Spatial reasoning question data

** Begin **

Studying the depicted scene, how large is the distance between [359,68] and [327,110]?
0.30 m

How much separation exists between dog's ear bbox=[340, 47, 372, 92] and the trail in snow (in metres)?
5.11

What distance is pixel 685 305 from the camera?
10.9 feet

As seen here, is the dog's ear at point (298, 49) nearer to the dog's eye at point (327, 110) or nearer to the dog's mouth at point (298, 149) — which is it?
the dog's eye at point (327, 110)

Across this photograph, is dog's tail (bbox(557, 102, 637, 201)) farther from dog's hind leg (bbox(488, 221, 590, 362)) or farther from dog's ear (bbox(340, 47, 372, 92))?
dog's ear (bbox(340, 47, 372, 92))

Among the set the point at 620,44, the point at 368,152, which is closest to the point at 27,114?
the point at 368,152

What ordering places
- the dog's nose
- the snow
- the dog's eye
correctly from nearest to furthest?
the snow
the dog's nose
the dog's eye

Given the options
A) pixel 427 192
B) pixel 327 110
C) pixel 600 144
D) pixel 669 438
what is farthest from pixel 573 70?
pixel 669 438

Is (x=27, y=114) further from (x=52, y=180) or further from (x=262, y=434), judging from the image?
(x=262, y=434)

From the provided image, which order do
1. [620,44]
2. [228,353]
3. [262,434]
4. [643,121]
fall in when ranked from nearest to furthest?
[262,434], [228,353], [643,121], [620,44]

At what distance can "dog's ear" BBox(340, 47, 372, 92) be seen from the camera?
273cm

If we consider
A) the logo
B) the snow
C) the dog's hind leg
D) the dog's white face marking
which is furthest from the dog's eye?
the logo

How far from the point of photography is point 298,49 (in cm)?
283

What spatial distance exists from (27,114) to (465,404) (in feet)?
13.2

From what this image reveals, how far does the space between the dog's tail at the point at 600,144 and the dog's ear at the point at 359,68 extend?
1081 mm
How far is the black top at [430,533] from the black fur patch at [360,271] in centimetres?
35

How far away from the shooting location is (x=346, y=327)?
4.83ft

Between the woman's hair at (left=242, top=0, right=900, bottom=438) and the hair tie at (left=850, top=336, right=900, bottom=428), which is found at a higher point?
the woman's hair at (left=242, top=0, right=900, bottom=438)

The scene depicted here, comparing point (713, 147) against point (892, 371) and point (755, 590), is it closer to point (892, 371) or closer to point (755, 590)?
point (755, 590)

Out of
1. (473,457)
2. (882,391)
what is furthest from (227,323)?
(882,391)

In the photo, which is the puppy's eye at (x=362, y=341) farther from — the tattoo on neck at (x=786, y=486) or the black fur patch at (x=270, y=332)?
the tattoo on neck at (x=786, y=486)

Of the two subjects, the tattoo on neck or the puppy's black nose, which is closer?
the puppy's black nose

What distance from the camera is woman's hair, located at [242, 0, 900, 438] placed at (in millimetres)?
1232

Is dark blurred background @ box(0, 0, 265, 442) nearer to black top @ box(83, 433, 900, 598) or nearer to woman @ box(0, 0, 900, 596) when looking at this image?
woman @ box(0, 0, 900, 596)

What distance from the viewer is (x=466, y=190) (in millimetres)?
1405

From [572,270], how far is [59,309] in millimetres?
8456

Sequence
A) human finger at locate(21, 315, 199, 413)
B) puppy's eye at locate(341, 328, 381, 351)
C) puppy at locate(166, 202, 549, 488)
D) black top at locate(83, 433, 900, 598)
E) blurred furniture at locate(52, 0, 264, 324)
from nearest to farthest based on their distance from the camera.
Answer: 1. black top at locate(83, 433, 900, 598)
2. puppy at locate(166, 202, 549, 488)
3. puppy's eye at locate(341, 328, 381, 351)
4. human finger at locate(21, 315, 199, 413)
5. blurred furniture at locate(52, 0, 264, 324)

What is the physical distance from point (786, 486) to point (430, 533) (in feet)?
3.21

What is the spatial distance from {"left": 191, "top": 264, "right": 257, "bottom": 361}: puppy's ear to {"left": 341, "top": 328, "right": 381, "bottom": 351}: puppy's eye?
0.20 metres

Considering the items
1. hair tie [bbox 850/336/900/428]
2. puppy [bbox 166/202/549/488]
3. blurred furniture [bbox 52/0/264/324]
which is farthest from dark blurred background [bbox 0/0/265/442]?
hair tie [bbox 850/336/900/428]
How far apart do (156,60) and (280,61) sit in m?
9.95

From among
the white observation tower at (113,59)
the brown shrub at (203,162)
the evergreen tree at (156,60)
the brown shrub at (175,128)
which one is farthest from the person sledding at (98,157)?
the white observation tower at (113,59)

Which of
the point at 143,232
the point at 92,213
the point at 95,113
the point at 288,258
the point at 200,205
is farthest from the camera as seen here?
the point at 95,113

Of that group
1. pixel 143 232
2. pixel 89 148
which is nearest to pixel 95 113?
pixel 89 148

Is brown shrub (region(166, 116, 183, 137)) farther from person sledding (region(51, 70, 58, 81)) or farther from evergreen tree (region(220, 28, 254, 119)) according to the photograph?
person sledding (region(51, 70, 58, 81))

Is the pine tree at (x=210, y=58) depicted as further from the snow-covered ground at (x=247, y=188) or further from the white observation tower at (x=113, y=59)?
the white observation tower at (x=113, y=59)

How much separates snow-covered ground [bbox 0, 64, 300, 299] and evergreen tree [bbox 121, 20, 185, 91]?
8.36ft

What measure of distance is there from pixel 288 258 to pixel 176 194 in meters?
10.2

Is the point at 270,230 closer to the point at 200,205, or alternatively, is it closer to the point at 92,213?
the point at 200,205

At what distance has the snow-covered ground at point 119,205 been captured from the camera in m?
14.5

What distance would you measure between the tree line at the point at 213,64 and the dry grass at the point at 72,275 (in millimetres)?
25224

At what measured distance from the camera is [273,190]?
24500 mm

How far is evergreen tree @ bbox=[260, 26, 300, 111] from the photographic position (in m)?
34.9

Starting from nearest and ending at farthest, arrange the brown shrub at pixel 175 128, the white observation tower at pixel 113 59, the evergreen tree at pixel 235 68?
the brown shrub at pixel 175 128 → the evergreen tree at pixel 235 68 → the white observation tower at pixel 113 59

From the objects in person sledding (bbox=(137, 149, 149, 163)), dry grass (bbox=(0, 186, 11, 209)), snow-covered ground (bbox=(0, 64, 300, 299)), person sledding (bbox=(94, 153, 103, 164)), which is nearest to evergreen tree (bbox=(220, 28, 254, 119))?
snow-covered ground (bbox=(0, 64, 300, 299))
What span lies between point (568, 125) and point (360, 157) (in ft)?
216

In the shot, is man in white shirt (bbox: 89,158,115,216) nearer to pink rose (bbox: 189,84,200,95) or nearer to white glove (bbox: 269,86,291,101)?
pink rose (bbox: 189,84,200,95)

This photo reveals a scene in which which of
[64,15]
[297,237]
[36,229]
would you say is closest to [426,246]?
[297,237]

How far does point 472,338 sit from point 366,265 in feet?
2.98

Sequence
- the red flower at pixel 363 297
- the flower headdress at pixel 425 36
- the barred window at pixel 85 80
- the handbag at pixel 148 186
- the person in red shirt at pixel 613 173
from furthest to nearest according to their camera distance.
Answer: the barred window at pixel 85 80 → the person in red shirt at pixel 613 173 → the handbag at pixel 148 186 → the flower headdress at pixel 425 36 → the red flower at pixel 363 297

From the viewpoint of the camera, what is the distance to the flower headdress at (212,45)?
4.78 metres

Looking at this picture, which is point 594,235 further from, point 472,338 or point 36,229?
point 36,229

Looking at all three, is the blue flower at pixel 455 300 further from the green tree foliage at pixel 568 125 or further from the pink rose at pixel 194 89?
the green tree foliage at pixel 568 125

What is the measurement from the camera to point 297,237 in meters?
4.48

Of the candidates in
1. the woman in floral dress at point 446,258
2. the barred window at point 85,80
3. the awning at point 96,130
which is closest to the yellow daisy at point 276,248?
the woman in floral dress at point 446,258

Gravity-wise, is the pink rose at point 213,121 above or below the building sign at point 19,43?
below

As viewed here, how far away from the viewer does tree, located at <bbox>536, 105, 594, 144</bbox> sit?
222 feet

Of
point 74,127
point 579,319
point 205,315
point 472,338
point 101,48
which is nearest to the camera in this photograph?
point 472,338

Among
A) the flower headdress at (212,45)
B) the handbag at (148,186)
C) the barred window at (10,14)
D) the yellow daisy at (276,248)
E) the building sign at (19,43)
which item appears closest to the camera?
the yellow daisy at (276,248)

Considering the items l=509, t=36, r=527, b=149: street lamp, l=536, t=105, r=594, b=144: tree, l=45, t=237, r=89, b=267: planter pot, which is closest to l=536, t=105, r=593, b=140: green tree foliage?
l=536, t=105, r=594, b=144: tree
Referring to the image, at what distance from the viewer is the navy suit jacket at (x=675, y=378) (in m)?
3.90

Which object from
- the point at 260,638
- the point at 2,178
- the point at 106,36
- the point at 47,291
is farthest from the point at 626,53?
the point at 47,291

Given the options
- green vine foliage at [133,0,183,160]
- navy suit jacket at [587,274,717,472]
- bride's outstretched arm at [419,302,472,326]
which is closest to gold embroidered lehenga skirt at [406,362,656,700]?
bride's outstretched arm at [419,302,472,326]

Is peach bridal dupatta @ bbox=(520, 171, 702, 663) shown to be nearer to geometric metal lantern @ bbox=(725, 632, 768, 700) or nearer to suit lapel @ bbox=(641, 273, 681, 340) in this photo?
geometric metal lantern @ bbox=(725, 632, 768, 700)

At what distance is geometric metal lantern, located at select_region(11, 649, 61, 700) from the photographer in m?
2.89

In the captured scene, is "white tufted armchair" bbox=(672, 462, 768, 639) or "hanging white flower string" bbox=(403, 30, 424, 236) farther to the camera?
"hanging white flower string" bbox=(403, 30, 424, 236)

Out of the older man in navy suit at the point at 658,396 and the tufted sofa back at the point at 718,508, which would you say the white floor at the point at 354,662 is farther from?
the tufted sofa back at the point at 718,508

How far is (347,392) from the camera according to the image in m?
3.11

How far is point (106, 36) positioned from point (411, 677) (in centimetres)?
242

** End **

## Aim:
Scale the stretch of lines from the one containing "Is (x=27, y=114)" through the one containing "[262,434], [228,353], [643,121], [620,44]", both included. Repeat those lines and nothing else, requests as well, with every coordinate in the answers multiplied by 0.7 and rounded to a whole number (halves rounded up), and every number in the requests left unchanged.

## Problem solution:
Is (x=27, y=114) further from (x=52, y=180) or further from (x=262, y=434), judging from the image?
(x=183, y=304)

From the provided image, which order do
1. [620,44]
2. [228,353]
3. [262,434]
4. [643,121]
fall in when ranked from nearest to furthest?
[183,304], [160,247], [450,85], [434,31]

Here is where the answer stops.